Extra paragraph is created when single line TXT document is imported into DOM using Java

dmytro.patkovskyi · May 4, 2020, 7:39pm

Repro in Java:

    String input = "This string has no line breaks.";
    ByteArrayInputStream inputStream = new ByteArrayInputStream(input.getBytes(StandardCharsets.UTF_8));
    Document document = new Document(inputStream);
    assertEquals(input, document.getText()); // FAIL: actual text == input + "\r\f"

This does not happen with other formats (e.g., for an .rtf document getText returns input + “\f”)
We use commercial license, version ‘20.1:jdk17’.
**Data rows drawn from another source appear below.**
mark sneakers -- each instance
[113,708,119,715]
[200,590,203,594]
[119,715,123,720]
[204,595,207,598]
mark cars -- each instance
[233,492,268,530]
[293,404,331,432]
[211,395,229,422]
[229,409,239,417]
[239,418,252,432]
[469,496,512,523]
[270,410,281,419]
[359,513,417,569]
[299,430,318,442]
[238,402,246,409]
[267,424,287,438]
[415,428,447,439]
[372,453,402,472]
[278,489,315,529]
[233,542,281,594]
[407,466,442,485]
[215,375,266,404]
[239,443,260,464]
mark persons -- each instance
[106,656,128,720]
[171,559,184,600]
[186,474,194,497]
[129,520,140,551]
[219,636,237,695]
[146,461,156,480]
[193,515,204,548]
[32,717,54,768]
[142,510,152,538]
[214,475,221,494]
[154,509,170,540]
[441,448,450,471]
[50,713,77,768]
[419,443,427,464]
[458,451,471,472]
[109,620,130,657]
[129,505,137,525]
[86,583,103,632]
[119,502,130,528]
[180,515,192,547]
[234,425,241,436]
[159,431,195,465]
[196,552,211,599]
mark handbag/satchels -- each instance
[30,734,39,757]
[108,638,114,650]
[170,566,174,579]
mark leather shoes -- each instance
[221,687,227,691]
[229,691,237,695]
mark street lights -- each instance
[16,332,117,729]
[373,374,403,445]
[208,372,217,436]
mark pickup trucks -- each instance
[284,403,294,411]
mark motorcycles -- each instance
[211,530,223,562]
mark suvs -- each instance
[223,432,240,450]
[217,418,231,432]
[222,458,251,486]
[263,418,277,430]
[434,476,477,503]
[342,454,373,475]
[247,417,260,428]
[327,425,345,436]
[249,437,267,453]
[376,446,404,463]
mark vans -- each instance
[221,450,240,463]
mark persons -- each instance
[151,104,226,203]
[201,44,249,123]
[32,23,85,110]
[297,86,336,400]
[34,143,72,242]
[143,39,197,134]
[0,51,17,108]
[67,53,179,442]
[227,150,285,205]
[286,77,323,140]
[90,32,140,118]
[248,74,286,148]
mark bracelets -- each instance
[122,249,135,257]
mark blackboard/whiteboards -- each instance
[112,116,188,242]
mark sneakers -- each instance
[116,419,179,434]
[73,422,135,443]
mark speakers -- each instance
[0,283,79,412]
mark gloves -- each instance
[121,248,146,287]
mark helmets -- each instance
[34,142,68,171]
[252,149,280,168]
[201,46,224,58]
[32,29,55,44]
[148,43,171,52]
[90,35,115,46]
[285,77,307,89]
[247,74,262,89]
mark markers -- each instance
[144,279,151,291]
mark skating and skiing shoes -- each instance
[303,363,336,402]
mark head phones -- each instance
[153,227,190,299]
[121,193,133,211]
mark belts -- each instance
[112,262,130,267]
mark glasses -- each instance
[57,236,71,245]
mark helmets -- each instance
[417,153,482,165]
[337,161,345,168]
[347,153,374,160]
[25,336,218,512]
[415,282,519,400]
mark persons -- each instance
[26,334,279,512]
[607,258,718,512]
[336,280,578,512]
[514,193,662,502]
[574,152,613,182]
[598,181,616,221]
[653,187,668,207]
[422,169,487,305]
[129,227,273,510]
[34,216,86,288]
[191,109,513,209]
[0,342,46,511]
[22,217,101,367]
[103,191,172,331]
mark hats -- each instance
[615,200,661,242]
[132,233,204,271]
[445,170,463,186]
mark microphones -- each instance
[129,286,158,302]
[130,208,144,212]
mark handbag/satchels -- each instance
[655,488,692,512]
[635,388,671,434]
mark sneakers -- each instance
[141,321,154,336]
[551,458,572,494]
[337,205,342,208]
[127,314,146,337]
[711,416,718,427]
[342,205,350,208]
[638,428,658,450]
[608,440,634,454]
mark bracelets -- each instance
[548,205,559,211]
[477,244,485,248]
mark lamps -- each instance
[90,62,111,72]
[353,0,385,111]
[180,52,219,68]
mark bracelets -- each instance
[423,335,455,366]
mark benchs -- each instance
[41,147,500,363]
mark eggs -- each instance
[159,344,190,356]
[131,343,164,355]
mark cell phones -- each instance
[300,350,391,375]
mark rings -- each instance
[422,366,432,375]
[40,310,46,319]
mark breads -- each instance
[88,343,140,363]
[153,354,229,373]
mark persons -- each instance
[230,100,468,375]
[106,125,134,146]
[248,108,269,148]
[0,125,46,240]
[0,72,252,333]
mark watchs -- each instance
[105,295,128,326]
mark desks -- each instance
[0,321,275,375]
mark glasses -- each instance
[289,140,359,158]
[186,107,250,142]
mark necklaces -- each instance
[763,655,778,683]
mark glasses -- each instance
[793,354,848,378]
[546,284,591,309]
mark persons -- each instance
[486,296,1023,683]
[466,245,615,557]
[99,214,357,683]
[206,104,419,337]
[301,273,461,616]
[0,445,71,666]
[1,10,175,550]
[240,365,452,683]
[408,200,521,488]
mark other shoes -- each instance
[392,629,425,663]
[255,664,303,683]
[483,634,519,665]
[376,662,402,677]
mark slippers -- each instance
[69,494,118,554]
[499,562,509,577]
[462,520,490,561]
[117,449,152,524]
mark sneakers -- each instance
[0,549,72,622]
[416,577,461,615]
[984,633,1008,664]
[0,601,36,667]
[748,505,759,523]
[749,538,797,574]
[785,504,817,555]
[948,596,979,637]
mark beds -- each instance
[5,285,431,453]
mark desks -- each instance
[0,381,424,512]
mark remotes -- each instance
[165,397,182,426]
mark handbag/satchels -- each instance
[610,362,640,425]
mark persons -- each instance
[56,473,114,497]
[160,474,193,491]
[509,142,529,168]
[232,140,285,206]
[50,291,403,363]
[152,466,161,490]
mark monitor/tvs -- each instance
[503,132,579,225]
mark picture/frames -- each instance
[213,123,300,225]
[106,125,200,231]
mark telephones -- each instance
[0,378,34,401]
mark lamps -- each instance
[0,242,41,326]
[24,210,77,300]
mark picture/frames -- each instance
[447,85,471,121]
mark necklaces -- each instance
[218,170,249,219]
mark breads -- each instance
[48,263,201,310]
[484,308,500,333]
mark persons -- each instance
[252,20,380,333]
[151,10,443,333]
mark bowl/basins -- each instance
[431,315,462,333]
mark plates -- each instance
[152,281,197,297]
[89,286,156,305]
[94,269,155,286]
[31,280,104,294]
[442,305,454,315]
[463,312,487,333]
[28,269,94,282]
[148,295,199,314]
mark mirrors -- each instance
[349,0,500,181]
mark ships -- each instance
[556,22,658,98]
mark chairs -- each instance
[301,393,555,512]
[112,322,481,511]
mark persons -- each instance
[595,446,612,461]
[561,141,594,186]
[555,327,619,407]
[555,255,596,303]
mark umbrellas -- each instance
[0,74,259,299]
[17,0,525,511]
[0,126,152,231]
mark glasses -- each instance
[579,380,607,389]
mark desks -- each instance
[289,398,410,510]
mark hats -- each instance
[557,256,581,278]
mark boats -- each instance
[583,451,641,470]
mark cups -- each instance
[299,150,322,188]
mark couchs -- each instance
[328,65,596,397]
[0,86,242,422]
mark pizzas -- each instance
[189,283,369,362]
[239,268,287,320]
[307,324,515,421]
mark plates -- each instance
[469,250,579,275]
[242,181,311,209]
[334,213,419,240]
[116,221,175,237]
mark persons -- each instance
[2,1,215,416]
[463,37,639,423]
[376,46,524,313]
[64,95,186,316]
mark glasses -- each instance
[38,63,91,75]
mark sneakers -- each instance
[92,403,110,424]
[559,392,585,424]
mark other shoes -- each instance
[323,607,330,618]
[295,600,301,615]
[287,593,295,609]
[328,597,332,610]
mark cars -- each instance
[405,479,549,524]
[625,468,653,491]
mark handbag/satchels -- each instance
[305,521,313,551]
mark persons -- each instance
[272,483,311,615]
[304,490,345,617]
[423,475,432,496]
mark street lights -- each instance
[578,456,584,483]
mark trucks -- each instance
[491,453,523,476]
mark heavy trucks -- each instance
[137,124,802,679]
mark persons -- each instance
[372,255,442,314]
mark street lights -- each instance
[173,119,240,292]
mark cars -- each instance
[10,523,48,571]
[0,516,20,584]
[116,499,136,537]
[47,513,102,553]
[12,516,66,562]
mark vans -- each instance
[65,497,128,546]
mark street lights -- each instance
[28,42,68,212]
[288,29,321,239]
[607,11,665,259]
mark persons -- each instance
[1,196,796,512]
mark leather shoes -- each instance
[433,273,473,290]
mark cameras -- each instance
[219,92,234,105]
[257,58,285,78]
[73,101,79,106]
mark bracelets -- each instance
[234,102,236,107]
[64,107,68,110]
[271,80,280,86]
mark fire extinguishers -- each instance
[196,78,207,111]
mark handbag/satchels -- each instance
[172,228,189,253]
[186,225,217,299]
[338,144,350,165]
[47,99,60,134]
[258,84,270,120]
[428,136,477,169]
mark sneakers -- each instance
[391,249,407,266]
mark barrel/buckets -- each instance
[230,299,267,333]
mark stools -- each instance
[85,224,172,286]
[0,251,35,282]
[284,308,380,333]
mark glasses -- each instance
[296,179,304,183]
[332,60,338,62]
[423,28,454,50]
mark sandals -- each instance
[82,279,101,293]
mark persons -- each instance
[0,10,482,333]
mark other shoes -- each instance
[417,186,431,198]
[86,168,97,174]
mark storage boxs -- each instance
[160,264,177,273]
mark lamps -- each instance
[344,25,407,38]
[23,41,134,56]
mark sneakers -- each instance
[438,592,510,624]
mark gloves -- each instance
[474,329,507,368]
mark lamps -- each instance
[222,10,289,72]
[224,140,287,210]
tahir.manzoor · May 4, 2020, 9:14pm

@dmytro.patkovskyi

Please use Node.toString(SaveFormat.TEXT) method to get the text of Node. Hope this helps you.

dmytro.patkovskyi · May 5, 2020, 9:00am

This returns input + “\r\n\r\n” which is even worse.

And I don’t see why handling a txt document vs rtf or docx with the same content should be different. In my opinion, getText() should return exactly the same string (just input) in all these cases.

Update:
I’ve spent some time debugging and found out that the structure of the document in my repro is:

Section
- Body
  - Paragraph 0
    - Run: “This string has no line breaks.”
  - Paragraph 1 (no children)

On paragraph 0: getText() returns “This string has no line breaks.\r”, toString(SaveFormat.TEXT) returns “This string has no line breaks.\r\n”. On paragraph 1: getText() returns “\f”, toString(SaveFormat.TEXT) returns “\r\n”.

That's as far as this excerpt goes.